— Exercise tasks —
[a] Output the part of the subset-choice text between "If you went" and "stuck and why.", inclusive, copied exactly.
[b] Return every line of the records word for word, leaving the pictures out.

___ Article

So many flavours! How do we choose a subset?
The example decision making capacity that we will use for our practices is called subset choice. This is the capacity for chosing a subset of options from a larger set. Take for example choosing Italian ice cream. The set of options is the full set of flavours displayed in the vitrine. Depending on your budget and appetite you may choose one, two, three, or—if you are really craving—more scoops. For instance, you may choose strawberry, lemon, and mango. Or, alternatively, you may choose chocolate and hazelnut.

Question 4.3

Can you think of more everyday situations where the choice options are subsets of available options?

Hint?

If you went down the rabbit hole of that question, you will have discovered that there are many everyday situations that correspond to choosing subsets. Let’s pick one or more of those situations and make a computational-level explanation of the capacity for choosing subsets of that type.

Question 4.4

Make a computational level theory of subset choice that incorporates the assumption that people choose options with maximum or satisfactory subjective value (a.k.a. utility).

Hint?
Stop and think

It is important that you perform the exercise in Question 4.4 before continuing in this chapter. You will likely get stuck somewhere. This is part of the learning experience. One can only learn to model by trying, just like one can only learn to ride a bicycle by trying, failing, and trying again. Write down for yourself where you get stuck and why.

After you have tried to answer Question 4.4 to the best of your abilities, you can continue with the next section.

A tutorial by dialogue


How to decide whom to invite to your party?
In this section we illustrate theoretical modeling by dialogues between the two fictive characters, Verbal and Formal.These dialogues are adapted from van Rooij & Blokpoel (2020). We use as subset choice situation how a host invites people to a party. We present multiple dialogues. Verbal’s intuitions and Formal’s questions vary from dialogue to dialogue, and hence the developed theoretical models differ as well.

Dialogue 1: Formalizing inviting guests

Verbal: I’d like to explain how a host decides whom to invite to a party.

Formal: Why would the host not invite everybody?

Verbal: They may like some people but dislike others.

Formal: Then the host invites everybody they like?

Verbal: Not all people get along. If people get into an argument that can spoil a party.

______
___ Source material

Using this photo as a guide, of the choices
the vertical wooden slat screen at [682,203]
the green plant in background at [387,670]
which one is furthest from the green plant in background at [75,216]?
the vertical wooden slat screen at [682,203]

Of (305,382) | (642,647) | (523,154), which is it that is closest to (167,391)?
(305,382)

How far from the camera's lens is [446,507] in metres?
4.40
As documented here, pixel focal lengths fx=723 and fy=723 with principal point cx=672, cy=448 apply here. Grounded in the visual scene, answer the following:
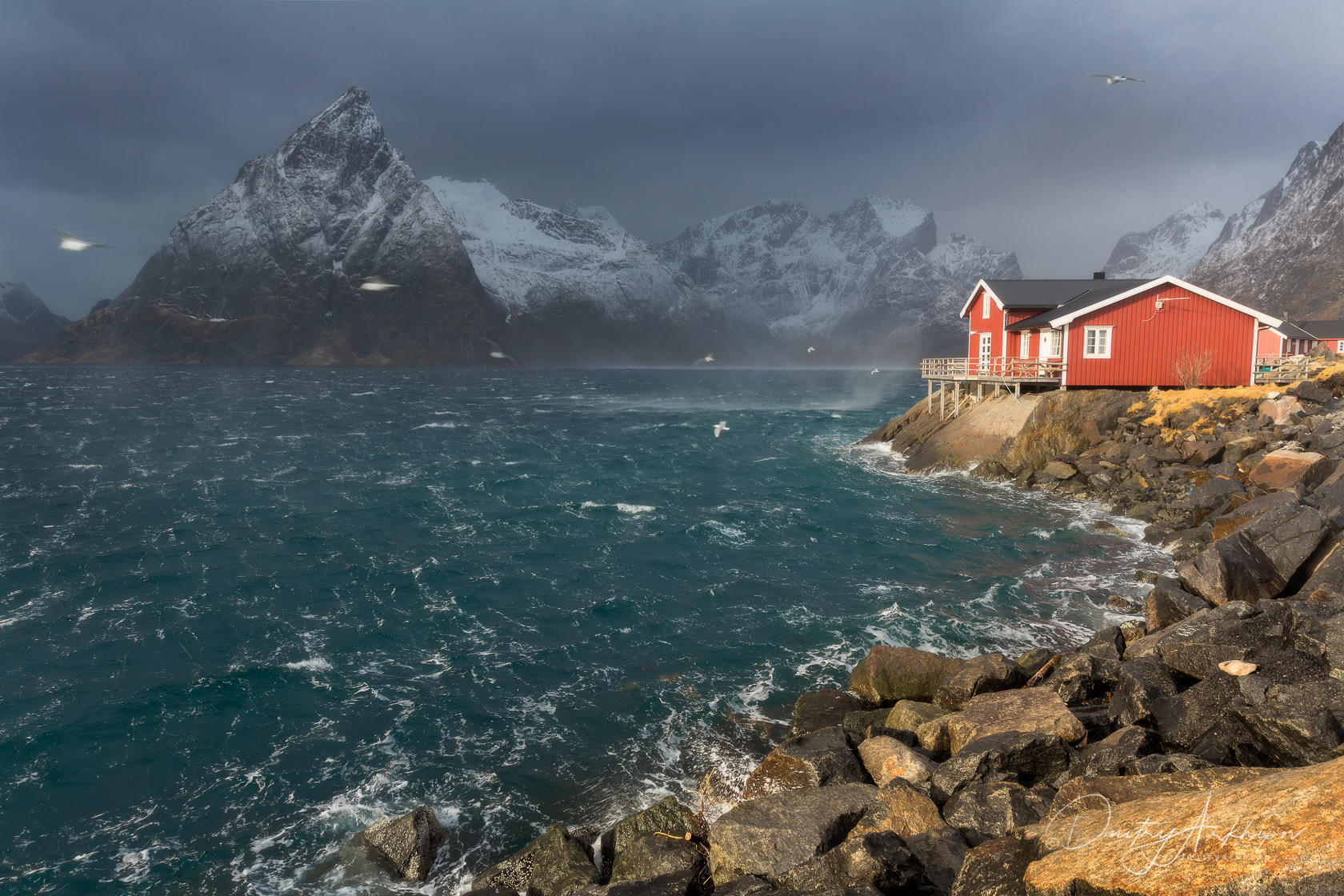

______

— Results of the exercise —
[a]
If you went down the rabbit hole of that question, you will have discovered that there are many everyday situations that correspond to choosing subsets. Let’s pick one or more of those situations and make a computational-level explanation of the capacity for choosing subsets of that type.

Question 4.4

Make a computational level theory of subset choice that incorporates the assumption that people choose options with maximum or satisfactory subjective value (a.k.a. utility).

Hint?
Stop and think

It is important that you perform the exercise in Question 4.4 before continuing in this chapter. You will likely get stuck somewhere. This is part of the learning experience. One can only learn to model by trying, just like one can only learn to ride a bicycle by trying, failing, and trying again. Write down for yourself where you get stuck and why.

[b]
Using this photo as a guide, of the choices
the vertical wooden slat screen at [682,203]
the green plant in background at [387,670]
which one is furthest from the green plant in background at [75,216]?
the vertical wooden slat screen at [682,203]

Of (305,382) | (642,647) | (523,154), which is it that is closest to (167,391)?
(305,382)

How far from the camera's lens is [446,507] in metres?
4.40
As documented here, pixel focal lengths fx=723 and fy=723 with principal point cx=672, cy=448 apply here. Grounded in the visual scene, answer the following:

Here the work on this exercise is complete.